Q: Who are some of the subject matter experts that you’re utilizing in this group?
Kucera: We have representation from multiple law enforcement agencies, all branches of the military, Secret Service, TSA. We have former NYPD bomb technicians. When I got hired here, Mike O'Neil was the chairman of the board at MSA, which is a company that was acquired by Allied. Mike was the first chief of counterterrorism for the NYPD. For three years he'd walk into my office with videos of active shooters, of explosives, of violent crimes. We'd pour through these videos, and he'd always say, ‘Tell me what this guy did wrong? What are they missing?’ What do we have here to prevent this?’

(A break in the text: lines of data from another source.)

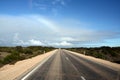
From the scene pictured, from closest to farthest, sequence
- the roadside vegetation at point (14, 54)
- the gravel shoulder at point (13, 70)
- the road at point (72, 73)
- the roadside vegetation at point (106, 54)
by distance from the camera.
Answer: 1. the road at point (72, 73)
2. the gravel shoulder at point (13, 70)
3. the roadside vegetation at point (14, 54)
4. the roadside vegetation at point (106, 54)

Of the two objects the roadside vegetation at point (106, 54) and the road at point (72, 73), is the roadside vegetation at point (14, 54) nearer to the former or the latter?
the road at point (72, 73)

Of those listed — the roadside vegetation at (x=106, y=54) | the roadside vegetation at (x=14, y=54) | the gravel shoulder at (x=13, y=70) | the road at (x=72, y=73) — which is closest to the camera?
the road at (x=72, y=73)

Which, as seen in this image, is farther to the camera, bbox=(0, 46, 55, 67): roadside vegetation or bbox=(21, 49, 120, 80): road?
bbox=(0, 46, 55, 67): roadside vegetation

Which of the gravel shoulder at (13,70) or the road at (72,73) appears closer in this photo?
the road at (72,73)

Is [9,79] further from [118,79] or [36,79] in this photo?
[118,79]

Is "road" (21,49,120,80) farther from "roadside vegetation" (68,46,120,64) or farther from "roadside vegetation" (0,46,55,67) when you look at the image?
"roadside vegetation" (68,46,120,64)

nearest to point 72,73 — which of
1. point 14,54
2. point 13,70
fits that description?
point 13,70

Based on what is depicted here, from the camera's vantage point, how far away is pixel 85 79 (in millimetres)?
11008

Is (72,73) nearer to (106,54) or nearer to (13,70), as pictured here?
(13,70)

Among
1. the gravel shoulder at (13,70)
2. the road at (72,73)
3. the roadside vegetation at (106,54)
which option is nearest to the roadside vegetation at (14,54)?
the gravel shoulder at (13,70)

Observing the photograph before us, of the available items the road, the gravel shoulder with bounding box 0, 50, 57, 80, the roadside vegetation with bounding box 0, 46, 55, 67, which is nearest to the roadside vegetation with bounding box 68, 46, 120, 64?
the road

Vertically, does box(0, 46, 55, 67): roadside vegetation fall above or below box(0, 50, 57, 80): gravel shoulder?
above

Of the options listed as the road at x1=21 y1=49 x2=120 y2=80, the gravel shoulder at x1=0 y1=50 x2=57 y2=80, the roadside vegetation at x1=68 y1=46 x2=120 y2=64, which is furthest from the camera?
the roadside vegetation at x1=68 y1=46 x2=120 y2=64

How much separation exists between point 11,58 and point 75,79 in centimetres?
2445
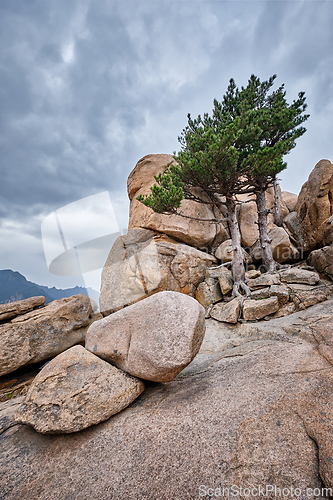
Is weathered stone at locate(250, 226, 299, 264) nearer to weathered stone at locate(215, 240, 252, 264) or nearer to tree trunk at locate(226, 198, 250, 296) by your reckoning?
weathered stone at locate(215, 240, 252, 264)

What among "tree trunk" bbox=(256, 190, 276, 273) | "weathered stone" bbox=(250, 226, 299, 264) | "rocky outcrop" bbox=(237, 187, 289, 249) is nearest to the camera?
"tree trunk" bbox=(256, 190, 276, 273)

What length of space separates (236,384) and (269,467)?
4.39 feet

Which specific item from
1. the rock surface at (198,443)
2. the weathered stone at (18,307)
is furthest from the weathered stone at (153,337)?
the weathered stone at (18,307)

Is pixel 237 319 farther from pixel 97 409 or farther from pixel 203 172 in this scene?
pixel 203 172

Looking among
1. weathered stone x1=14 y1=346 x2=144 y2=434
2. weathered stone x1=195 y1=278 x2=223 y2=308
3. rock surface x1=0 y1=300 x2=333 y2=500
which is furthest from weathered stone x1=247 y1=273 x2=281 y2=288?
weathered stone x1=14 y1=346 x2=144 y2=434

That's the mindset of everybody we have here. All of these people have dedicated their entire career to reacting to that event. So now we put our heads together to collectively come up with ways of keeping it from happening, so nobody has to react to that event in the future.
Q: Your colleagues were recently talking about election security and mentioned the uptick seen in requests for enhanced protection. What does the customer base look like for this new unit?
Kucera: First of all, it's heavier in the geographies where there's a higher threat of violence. We're huge in retail where they're looking for that visual deterrent. There are active shooters and shooting incidents in malls about two or three times a month, and now we are providing certain layers of security into the mall environment. We do some of the large athletic teams – for one we have 25 armed and 6 K9 teams, and they're supplemented by their own police officers. In any place where you’re reading those articles and there's active shooter events or mass shootings, all of those are great opportunities for us. And then unfortunately, the bad guys have vivid imaginations. So the sky's the limit.
We have a group of bomb techs here that analyzes images that come over, be it firearms or explosive devices, so we don't allow those into the building. They push a button, it comes over and it gets analyzed by bomb techs. They tell you what's in the package remotely. It's connected through the internet. We run the K9 validation center for a large government agency. We screen every vehicle that comes into World Trade Center. We have technical detection capabilities so we can find lithium batteries. There are a lot of issues with lithium batteries starting fires now. Our narcotics program includes fentanyl.
We do CBRNE screening, which is chemical, bio hazards, radiation, nuclear and explosives, for a lot of the federal agencies. It's not just security guards and people and dogs standing on corners. We work with government agencies, we've helped write programs, and the depth of the subject matter expertise is really immense in this group.